— Challenge —
According to the excerpt on the tax package, what annual rate of decline in house prices do the most recent data show?

First, it is important to remember that although the total package is scored as costing almost $900bn over two years, almost everything in this package simply leaves in place current tax rates and spending. The biggest portion of the tax cut continues the tax rates put in place by President Bush in 2001. The continuation of these tax cuts, including a lower estate tax rate, accounts for almost $400bn of the $900bn.
Adding in the cost of a technical fix to the Alternative Minimum Tax, which is done every year, and the continuation of a series of smaller tax breaks, brings the total to $670bn. This portion of the package buys exactly zero stimulus, since it simply amounts to continuing tax policies already in place. Had these tax breaks not continued, it would have been a drag on growth, but their continuation does not provide any additional momentum to the economy. The $60bn cost of extending unemployment insurance for another year can also be put in this category.
The only net stimulus in this package comes from replacing the $60bn Making Work Pay tax credit in 2011 with a $110bn reduction in the payroll tax and the allowance full expensing of new investment. The latter is projected to cost $55bn a year for the next two years. The full expensing in this deal replaces a provision of the 2009 stimulus package that provided for 50% expensing, which means that the net boost to the economy is half this size.
In sum, the net stimulus for the economy from this package in 2011 will be in the range of $70bn, or about 0.5% of GDP. This is not likely to provide a substantial boost to growth.
While the tax deal will be a net positive to growth for 2011, there are many other factors that are pushing in the opposite direction. First, much of the spending in the original stimulus package will be coming to an end in the first two quarters of 2011. This includes both infrastructure spending for projects that will be nearing completion, and also assistance to state governments that allowed them to better weather difficult fiscal times.
State and local governments continue to face large budget shortfalls. They are finding it increasingly difficult to paper over their budgetary gaps (most state and local governments are required to run balanced budgets), and will have to resort to further cutbacks and tax increases in the year ahead.
House prices are once again falling, with the most recent data showing an 8.5% annual rate of decline. This pace is likely to accelerate in the months ahead. The housing market had been supported through the first half of 2010 by a first-time buyers' tax credit. This had the effect of pulling many purchases forward from the second half of the year or 2011. As a result, sales have fallen by almost one third. As inventories build up again, many homeowners will be forced to make substantial price cuts to sell their houses.

— Extracted information —
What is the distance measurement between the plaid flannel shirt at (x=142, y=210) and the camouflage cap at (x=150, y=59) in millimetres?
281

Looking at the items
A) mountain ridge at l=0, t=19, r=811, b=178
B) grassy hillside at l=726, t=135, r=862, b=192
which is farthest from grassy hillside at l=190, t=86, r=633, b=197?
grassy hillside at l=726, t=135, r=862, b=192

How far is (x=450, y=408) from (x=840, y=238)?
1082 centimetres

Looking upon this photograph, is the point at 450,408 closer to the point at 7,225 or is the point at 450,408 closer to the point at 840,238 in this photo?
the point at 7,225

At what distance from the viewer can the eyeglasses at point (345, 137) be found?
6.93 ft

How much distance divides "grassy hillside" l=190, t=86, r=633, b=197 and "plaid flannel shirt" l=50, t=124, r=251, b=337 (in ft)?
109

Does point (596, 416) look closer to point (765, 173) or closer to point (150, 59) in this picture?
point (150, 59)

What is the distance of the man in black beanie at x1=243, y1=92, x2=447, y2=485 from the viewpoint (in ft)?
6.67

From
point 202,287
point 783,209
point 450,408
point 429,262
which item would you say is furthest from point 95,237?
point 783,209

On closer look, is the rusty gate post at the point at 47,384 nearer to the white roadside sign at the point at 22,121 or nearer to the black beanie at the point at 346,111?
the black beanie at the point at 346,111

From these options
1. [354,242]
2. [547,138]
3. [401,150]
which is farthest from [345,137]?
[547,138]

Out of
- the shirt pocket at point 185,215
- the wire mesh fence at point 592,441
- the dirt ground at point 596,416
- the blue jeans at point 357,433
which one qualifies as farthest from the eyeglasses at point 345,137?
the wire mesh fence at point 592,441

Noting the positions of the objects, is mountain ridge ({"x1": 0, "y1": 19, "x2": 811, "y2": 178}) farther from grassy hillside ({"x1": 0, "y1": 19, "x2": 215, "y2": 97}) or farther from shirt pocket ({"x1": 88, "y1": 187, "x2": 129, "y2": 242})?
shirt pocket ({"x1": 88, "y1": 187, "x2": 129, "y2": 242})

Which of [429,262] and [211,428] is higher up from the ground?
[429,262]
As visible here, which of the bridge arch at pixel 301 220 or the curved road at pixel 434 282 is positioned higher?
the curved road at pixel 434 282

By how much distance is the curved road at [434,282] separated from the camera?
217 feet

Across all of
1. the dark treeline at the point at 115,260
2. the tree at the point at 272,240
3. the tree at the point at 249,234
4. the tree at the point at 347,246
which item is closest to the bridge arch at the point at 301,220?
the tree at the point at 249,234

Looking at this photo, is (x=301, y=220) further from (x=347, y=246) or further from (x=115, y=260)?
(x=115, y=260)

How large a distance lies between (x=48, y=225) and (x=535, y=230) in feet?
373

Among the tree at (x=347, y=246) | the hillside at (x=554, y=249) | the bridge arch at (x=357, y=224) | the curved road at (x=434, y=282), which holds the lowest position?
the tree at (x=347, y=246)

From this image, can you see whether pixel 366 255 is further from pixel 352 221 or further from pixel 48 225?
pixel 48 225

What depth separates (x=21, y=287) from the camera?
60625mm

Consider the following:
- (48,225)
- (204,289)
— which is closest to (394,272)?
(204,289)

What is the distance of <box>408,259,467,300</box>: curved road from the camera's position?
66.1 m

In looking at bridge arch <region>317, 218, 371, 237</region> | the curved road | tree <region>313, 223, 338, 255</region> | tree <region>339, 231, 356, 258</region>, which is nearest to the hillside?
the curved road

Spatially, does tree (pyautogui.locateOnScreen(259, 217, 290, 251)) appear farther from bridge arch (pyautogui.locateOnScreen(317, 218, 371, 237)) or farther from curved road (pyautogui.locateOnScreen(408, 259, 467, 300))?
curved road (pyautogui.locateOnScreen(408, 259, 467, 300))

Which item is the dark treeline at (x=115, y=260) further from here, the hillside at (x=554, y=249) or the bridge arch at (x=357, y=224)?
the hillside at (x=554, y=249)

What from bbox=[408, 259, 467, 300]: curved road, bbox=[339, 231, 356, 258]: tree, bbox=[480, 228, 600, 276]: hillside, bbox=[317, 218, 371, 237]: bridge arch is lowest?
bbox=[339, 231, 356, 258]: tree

--

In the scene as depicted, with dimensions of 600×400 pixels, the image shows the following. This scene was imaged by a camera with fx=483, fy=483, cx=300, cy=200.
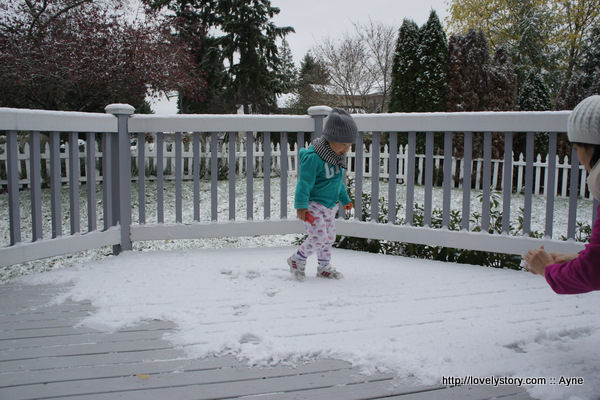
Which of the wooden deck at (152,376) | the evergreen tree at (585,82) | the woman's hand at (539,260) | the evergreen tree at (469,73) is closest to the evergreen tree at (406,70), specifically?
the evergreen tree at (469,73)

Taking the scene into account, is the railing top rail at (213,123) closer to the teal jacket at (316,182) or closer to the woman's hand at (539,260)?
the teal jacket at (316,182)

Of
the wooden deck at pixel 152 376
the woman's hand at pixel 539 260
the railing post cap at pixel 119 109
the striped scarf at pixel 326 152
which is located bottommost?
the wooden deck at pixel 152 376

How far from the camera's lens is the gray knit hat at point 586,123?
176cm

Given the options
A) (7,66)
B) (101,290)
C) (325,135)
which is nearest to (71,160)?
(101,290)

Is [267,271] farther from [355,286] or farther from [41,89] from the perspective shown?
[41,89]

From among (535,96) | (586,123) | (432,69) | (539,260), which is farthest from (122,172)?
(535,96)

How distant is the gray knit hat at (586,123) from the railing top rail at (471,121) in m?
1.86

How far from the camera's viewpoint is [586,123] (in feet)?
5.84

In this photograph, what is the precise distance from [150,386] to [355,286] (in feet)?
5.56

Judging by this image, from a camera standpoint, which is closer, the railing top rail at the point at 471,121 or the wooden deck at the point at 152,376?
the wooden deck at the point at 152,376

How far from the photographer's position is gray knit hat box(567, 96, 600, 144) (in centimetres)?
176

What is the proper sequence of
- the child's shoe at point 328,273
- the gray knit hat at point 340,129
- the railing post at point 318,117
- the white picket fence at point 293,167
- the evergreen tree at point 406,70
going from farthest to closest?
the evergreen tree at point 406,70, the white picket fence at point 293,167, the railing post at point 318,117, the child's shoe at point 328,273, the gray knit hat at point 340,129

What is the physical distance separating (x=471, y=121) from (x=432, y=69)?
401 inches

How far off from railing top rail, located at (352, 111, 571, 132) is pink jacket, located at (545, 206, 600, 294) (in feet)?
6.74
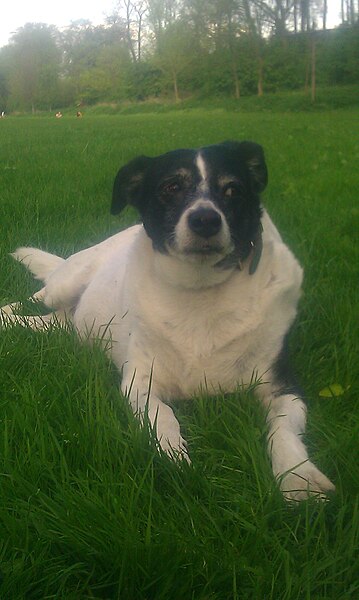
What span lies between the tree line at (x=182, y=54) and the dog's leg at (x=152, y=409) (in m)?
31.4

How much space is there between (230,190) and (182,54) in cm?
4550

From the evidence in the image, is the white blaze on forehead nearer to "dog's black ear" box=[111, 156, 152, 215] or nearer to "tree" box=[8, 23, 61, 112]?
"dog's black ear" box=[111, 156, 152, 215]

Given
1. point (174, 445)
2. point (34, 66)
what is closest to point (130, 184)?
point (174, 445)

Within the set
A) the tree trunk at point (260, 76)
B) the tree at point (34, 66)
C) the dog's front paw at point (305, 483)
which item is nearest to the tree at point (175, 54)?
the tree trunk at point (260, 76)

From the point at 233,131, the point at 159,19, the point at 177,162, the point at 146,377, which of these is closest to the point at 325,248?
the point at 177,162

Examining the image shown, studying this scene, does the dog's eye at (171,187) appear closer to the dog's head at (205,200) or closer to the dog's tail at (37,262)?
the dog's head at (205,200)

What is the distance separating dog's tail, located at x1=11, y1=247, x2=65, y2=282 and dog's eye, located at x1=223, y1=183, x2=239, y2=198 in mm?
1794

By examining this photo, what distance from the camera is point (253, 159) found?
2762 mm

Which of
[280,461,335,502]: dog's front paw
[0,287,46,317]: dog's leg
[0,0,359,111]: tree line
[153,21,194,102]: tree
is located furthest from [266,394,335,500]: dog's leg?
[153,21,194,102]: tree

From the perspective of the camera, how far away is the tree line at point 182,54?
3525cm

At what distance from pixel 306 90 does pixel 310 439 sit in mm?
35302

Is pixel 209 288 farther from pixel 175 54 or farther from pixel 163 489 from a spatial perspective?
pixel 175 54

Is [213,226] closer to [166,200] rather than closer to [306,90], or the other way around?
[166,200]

— Task response —
An 8.5% annual rate of decline.